Have We Witnessed the President's "Negation of the Negation"?
Biden's debate debacle in story terms
Hi Everyone,
If you’re like me, Biden’s disastrous performance in the debate this week is making it almost impossible to focus on anything else. I’m struggling with panic and despair, pity and rage, and far too much fury aimed in too many different directions. Above all else, I’m trying to figure out whether we’ve hit bottom or just another turning point in the seemingly never-ending story of Joe Biden’s fight for the heart and soul of America.

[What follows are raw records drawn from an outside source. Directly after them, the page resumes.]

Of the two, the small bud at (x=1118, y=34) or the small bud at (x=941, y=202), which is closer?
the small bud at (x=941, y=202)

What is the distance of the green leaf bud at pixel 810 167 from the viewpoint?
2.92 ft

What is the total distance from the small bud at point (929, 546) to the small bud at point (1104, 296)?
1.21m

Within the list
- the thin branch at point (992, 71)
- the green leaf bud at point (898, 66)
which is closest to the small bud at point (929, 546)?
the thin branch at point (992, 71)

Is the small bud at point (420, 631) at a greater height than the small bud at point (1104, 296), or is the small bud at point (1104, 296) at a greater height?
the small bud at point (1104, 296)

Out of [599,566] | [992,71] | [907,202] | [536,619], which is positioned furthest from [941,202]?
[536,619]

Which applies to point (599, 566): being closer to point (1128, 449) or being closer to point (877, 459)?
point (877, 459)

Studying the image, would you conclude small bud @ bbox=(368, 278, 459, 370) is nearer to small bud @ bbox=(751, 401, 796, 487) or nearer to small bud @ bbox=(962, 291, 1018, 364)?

Today on MSNBC my old friend and Biden biographer Chris Whipple advised against fantasizing about white knights and cavalries coming to the aid of the Democratic Party. Chris said, in effect, Biden’s been down before, and he always gets up again, as Ronald Reagan did after his disastrously geriatric first debate against Walter Mondale in 1984. Well, I can’t find much hope or comfort in this.

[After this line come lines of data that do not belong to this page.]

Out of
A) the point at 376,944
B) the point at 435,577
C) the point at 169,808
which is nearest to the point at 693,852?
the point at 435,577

But I do think it’s instructive to look at this mess from a heroic angle. Just as the MAGAT has exploited his reality-TV celebrity to con 40% of Americans into believing he’s their Dear Leader, Joe Biden and the entire Democratic Party would benefit from a more strategic approach to storytelling.
This is not the first time I’ve come to this conclusion. I started looking at the Biden-Trump contest through a storyteller’s lens in 2020, in a post that I re-published here last year:
If this story delivers according to the laws of literary narrative, we will be rewarded with a surprising yet inevitable conclusion. Just, please, no deus ex machina. The acts of God that could derail this election and our nation are simply too terrifying to contemplate. They belong to a different genre entirely…

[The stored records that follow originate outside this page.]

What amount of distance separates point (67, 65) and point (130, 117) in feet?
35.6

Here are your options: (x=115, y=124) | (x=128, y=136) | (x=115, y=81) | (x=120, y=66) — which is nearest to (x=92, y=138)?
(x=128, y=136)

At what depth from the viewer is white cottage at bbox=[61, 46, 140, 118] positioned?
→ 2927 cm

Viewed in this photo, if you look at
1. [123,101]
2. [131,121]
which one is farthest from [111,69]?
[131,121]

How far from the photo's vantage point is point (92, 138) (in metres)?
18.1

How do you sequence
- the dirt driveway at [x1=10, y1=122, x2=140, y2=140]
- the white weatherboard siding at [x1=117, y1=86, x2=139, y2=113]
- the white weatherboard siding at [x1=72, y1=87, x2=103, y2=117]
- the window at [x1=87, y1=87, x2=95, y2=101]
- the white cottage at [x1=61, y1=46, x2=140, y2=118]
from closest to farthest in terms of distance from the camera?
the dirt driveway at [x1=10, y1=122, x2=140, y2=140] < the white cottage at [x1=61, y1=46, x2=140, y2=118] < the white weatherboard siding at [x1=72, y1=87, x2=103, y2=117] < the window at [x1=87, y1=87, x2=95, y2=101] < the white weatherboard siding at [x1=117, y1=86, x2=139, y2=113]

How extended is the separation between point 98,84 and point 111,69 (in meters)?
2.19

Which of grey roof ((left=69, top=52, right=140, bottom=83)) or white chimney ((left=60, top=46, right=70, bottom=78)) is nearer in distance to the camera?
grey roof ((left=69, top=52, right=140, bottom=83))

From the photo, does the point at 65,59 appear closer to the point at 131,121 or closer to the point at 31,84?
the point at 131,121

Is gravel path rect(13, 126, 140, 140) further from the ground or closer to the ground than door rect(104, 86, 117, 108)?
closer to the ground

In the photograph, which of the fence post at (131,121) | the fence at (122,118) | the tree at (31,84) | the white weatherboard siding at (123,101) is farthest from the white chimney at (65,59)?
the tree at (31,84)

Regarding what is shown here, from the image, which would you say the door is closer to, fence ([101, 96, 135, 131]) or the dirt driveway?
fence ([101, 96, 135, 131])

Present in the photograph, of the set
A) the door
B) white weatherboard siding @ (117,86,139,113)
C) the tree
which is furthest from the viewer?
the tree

But as I watched the debate the other night, a particular phrase kept zinging through my mind. Could it be that we were witnessing Biden’s Negation of the Negation? And if so, did that mean we were doomed to a real-life tragedy?
To be clear, I’m writing this post primarily for the benefit of storytellers. But if any Biden advisors happen to be reading, I hope they will recognize that these same narrative lessons could play an essential role in the final phase of the 2024 campaign.
The Negation of the Negation?
It’s a term used by Hegel and Marx and mathematicians, but the Negation of the Negation that should interest writers is the narrative concept proposed by storytelling guru Robert McKee. Yes, McKee was deliciously lampooned in the film Adaptation, but his actual seminar taught me what I needed to save my first novel, Face, from the scrap heap when I was just learning to write fiction. (Face became a B&N Discover Great New Writers pick, btw.) Even though most of his narrative insight is drawn directly from Aristotle’s Poetics, McKee is easier to understand than Aristotle and uses far more familiar texts to illustrate his core principles. I’ve relied on these principles as a novelist and as a creative writing teacher. And as they swirled through my mind the other night during President Biden’s debate debacle, I wondered if the pain I was experiencing was the same anguish that literary novelists attempt to generate in the climax of dramatic stories.
That anguish is the direct result of the Negation of the Negation.